What am I reading? Not any of the 35-but-20-might-do-or-maybe-10. I am torn between a proof of a young adult novel (it’s not one of the 35 because it has a publication date after my deadline so I ‘should’ be focusing on other priorities, but I was devouring it until I mislaid it around the house and I’m stopping myself finding it because I ‘should’ be reading something else) and Significant Others, a Tales of the City novel by Armistead Maupin.
I read the Tales series once every decade at least, usually at times when I have a lot going on. I’m also snatching the last longing glimpses at my favourite cookbooks before they are packed for a long absence. Elizabeth David has no place in the life of an itinerant whose batterie de cuisine is miles from her temporary billet. I can’t be bothered with food apps, even when I don’t know what to cook, but never tire of reading about the construction of the perfect omelette.
So my reading pleasure is a little tainted with guilt, but pleasure it still is. I have choice (even with 1,000 books gone, I still have every kind of book I might want to read within arm’s reach where I can see them – no need to know what I want to read first and find it online) and self-determination (nobody needs to know what I am reading and I don’t have to talk to anyone about it, but I can if I want to). These strike me as ideal reading conditions. How can they be replicated in a child’s world?
I have read for pleasure since my third year at primary school. I remember little of the books we read at school that year, I had no children’s books at home, I didn’t start reading comics until the next year and I had not yet discovered the public library that became my reading life support, but I remember being called up to the front to read a poem to the class once a week. Everyone managed to do this: six of us had a turn every day.
We were encouraged to choose a poem from the class shelf of anthologies but otherwise Miss Fox would allocate them to us. A A Milne loomed large. Hearing words that I enjoyed (‘I am Sir Brian as bold as a lion’) made me want to read more of them. There were books in the classroom that we were allowed to take to our desks, into the playground at lunchtime and finally home, although I don’t remember a school library.
Later, there were at least four books a week from the public library, a habit I kept up till my mid-twenties when I encountered higher education and a huge reading load that wasn’t available in the public library. My literature degree was my first encounter with the need for recreational reading alongside required reading. I borrowed my recreational reading from friends who had jobs and bought books: Armistead Maupin and Robert B Parker’s Spenser novels were read up to the wire as finals loomed and The Faerie Queene by the other Spenser never quite got finished.
Being given access to even a limited choice of books in early life led me to other ways of making choices: evening classes, connections with book-loving friends, reading groups before reading groups were semi-official, before bookshops stayed open late and served coffee, before World Book Day.

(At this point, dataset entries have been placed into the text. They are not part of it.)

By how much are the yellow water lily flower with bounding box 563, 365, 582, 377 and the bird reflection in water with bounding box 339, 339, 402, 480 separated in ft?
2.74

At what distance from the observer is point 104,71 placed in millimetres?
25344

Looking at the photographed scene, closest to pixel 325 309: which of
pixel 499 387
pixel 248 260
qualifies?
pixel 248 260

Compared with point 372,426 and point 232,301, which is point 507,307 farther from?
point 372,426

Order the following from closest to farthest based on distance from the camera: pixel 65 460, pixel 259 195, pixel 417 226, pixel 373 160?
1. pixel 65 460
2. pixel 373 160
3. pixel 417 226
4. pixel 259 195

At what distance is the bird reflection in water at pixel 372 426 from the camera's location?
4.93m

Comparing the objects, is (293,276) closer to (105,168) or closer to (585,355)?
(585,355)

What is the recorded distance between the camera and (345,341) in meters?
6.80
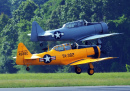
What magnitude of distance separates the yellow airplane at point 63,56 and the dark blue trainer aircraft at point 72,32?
1678mm

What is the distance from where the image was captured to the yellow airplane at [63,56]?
41.4 meters

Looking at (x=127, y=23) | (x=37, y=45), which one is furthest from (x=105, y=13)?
(x=37, y=45)

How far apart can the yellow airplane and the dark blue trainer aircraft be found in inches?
66.1

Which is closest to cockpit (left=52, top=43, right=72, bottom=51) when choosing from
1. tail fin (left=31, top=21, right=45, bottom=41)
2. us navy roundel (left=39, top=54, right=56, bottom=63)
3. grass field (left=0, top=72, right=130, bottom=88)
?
us navy roundel (left=39, top=54, right=56, bottom=63)

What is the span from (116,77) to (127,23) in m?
31.6

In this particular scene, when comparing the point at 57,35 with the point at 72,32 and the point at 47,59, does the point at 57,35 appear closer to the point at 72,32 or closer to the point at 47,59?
the point at 72,32

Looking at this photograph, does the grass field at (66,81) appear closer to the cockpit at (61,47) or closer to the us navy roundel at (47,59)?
the us navy roundel at (47,59)

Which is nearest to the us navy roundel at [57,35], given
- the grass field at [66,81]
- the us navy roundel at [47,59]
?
the us navy roundel at [47,59]

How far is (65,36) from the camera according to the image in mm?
45281

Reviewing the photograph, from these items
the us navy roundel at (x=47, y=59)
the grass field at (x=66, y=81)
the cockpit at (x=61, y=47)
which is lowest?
the grass field at (x=66, y=81)

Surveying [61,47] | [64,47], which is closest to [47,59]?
[61,47]

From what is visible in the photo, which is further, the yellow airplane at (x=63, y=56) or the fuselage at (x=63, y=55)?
the fuselage at (x=63, y=55)

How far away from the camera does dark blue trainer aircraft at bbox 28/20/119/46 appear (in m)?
44.6

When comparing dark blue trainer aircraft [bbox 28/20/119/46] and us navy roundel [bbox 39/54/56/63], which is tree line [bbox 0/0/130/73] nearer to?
dark blue trainer aircraft [bbox 28/20/119/46]
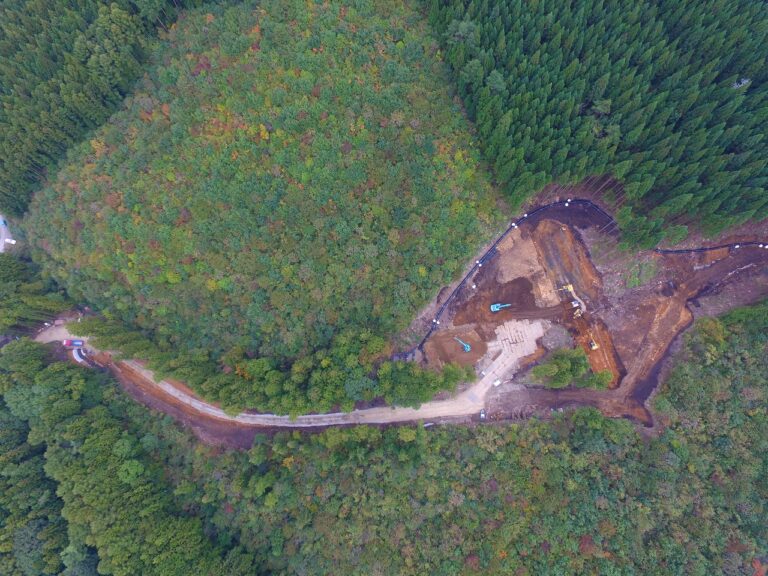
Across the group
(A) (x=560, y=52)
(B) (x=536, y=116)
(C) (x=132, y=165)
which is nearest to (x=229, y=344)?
(C) (x=132, y=165)

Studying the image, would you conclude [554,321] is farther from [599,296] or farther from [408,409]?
[408,409]

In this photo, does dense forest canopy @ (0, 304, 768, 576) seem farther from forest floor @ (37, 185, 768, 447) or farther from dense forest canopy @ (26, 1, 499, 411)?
dense forest canopy @ (26, 1, 499, 411)

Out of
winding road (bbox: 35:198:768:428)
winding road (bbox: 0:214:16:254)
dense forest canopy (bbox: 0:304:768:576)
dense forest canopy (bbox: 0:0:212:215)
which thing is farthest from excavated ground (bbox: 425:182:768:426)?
winding road (bbox: 0:214:16:254)

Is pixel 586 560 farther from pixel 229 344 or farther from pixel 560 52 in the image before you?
pixel 560 52

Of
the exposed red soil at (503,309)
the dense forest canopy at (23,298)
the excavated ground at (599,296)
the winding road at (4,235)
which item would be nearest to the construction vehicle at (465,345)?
the excavated ground at (599,296)

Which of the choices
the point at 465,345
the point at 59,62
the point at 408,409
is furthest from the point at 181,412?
the point at 59,62
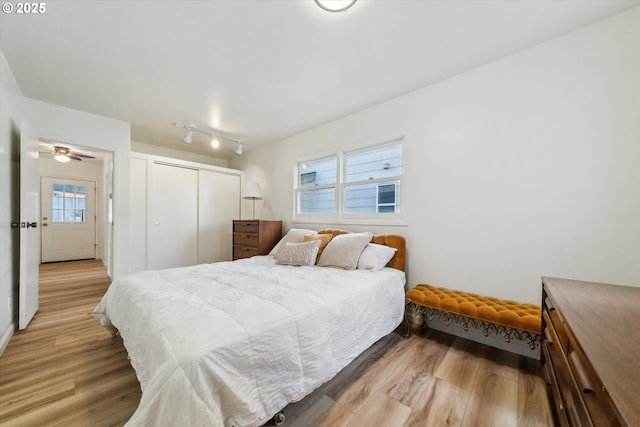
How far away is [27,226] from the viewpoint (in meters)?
2.23

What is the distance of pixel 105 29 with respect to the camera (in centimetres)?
172

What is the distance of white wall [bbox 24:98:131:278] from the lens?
281 cm

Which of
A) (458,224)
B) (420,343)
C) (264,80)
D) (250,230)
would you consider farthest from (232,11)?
(420,343)

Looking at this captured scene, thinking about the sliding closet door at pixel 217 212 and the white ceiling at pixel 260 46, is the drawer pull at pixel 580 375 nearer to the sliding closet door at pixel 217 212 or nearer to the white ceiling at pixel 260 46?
the white ceiling at pixel 260 46

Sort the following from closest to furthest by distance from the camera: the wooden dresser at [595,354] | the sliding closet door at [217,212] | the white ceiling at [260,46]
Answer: the wooden dresser at [595,354], the white ceiling at [260,46], the sliding closet door at [217,212]

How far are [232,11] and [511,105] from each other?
2.29 m

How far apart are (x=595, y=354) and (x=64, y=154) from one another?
23.4ft

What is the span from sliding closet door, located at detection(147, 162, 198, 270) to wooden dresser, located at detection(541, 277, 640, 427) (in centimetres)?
450

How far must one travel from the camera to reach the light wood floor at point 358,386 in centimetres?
130

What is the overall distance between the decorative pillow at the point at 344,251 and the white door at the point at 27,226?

Having enough books to make a choice means you’ve got your own secret seam to mine alongside the books you need to read, and even want to read, but about which you need to report to someone else. Readers need to dabble and diversify, tweet about their reading if they want to or hug their books in secret if they prefer, and read whatever they love aloud (song lyrics, limericks, A A Milne, Shakespeare’s sonnets) even when nobody is listening.
Geraldine Brennan is a journalist specialising in children’s books and education, regularly reviews for the Observer and has judged several literary awards.